* **Problem details**
Among the entries below, how many lines contain the string "malayanus"? Only the number is wanted.

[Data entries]
[Start of section]
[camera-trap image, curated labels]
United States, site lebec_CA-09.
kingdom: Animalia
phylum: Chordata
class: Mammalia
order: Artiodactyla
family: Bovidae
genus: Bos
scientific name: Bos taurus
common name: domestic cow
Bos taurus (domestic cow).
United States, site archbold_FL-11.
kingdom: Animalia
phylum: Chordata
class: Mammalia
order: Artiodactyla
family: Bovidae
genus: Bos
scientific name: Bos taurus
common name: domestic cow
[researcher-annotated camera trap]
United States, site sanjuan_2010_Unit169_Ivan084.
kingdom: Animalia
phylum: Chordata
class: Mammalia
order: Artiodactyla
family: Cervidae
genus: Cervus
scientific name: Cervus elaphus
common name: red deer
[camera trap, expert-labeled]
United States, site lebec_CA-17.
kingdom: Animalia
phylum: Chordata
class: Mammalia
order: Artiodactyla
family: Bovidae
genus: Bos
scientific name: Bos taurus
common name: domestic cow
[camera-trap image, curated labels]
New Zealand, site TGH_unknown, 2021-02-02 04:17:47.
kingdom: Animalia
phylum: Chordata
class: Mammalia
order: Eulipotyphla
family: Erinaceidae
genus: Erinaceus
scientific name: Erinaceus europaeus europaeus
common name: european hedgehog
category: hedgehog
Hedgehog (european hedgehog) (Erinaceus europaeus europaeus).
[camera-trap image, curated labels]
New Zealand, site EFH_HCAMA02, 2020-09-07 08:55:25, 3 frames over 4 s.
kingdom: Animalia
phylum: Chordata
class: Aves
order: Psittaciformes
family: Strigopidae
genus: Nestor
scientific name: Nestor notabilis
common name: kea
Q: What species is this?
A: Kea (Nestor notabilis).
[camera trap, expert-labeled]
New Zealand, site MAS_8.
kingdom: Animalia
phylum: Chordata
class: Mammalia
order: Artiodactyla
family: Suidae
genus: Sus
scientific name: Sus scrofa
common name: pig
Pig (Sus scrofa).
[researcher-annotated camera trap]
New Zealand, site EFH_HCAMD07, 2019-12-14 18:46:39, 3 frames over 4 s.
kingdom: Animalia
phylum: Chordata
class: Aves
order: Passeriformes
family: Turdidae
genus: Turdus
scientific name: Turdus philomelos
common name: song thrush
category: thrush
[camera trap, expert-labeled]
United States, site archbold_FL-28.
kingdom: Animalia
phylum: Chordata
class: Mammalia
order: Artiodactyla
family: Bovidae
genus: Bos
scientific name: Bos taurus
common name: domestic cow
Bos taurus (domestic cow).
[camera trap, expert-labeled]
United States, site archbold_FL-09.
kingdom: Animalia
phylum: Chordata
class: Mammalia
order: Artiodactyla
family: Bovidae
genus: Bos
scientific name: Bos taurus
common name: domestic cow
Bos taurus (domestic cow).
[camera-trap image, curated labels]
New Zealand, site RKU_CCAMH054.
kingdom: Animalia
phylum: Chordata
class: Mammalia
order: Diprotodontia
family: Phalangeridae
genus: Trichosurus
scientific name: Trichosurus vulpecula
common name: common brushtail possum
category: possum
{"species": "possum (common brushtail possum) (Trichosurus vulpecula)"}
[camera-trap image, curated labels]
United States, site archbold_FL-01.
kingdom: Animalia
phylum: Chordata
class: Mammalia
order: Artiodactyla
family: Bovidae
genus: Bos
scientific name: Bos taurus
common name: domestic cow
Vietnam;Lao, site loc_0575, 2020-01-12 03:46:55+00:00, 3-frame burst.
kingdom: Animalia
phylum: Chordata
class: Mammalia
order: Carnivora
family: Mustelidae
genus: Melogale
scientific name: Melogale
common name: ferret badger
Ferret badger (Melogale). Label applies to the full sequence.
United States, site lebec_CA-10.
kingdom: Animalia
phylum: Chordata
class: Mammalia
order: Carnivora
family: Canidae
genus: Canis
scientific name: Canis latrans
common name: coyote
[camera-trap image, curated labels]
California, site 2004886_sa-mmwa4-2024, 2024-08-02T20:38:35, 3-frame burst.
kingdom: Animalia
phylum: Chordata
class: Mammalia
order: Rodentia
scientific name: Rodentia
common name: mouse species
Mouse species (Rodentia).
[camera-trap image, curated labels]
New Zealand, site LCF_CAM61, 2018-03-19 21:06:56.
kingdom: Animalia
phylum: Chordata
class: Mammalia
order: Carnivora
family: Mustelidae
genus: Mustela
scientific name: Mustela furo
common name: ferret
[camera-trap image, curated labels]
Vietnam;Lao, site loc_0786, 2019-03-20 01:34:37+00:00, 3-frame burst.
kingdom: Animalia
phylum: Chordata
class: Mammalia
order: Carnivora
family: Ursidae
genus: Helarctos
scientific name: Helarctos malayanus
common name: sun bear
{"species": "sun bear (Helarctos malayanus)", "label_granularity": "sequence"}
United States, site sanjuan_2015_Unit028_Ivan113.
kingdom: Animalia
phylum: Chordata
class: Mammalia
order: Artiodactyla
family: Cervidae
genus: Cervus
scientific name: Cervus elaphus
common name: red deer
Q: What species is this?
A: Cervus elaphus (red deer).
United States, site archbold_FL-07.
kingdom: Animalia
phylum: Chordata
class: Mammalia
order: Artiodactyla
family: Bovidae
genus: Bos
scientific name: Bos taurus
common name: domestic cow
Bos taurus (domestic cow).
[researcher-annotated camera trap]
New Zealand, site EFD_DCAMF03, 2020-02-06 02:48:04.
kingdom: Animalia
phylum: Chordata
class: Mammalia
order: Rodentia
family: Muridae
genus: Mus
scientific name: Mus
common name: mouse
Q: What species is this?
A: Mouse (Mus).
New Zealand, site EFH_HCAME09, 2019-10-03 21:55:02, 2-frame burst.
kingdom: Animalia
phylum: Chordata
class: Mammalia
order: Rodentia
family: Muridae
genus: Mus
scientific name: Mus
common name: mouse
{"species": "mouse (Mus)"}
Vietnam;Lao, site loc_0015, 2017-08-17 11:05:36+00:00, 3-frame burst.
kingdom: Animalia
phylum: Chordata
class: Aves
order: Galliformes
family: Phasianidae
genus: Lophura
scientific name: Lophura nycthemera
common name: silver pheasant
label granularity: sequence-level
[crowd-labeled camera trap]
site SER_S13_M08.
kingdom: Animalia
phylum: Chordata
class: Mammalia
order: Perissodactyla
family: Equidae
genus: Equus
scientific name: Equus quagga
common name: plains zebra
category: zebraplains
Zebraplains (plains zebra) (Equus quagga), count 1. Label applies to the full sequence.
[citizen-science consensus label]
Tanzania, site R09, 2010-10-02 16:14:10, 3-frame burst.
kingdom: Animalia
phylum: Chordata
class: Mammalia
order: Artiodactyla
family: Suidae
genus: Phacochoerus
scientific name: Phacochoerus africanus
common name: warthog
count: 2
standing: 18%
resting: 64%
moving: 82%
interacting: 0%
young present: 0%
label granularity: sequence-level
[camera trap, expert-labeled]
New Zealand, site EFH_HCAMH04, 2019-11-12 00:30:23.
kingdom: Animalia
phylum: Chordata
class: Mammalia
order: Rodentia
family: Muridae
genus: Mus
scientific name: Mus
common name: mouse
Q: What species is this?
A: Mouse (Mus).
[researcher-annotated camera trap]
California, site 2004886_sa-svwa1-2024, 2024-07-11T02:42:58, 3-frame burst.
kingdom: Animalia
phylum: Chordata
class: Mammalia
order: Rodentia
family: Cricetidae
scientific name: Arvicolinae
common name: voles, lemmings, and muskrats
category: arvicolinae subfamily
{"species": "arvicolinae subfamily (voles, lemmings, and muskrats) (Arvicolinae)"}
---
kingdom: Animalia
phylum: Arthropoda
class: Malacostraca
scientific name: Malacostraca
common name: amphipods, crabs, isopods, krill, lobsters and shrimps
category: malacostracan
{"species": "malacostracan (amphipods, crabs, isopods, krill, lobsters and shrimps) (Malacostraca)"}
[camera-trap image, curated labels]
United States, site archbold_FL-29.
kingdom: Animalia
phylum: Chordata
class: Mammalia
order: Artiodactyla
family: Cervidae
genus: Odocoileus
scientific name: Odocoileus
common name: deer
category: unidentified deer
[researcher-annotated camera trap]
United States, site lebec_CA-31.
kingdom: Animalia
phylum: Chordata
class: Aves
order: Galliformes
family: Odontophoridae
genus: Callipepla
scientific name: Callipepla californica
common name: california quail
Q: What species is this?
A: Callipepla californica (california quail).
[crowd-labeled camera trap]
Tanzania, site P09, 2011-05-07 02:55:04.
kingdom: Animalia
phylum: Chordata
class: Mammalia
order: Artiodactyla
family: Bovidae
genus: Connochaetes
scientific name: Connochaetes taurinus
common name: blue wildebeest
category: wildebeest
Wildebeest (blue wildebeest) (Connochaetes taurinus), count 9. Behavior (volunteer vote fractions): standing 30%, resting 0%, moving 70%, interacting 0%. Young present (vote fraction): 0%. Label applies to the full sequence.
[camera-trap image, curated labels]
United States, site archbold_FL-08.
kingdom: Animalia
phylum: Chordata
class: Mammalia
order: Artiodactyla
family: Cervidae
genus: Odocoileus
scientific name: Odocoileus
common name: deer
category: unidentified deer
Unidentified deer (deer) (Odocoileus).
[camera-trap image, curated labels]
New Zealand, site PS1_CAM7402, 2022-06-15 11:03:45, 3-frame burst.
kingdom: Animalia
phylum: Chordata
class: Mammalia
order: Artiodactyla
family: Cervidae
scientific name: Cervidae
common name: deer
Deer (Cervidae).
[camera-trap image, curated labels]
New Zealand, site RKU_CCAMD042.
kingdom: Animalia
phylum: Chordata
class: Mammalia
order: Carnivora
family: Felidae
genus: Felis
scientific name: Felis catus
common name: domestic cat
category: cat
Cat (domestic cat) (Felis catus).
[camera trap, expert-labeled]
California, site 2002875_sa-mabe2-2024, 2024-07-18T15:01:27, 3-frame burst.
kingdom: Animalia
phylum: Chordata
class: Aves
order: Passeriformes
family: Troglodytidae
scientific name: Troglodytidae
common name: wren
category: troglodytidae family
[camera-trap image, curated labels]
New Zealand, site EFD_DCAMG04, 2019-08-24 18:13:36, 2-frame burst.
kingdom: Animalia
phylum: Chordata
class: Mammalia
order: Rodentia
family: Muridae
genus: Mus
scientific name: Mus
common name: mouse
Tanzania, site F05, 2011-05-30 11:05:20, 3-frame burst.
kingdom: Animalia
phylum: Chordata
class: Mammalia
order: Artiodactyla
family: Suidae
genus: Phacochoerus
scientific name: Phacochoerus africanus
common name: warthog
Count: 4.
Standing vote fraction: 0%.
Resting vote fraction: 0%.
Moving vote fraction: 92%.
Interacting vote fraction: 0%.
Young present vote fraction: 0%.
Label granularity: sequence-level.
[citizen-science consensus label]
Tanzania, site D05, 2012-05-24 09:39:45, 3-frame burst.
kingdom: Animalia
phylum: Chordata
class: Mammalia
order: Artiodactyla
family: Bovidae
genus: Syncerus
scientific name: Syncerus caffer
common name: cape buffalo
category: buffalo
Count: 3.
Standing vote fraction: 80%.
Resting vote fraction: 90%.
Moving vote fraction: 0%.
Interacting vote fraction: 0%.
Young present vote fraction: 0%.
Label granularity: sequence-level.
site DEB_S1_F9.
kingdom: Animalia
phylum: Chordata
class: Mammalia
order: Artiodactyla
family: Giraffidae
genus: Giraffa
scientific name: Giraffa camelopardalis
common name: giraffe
[End of section]
* **Response to the task**
2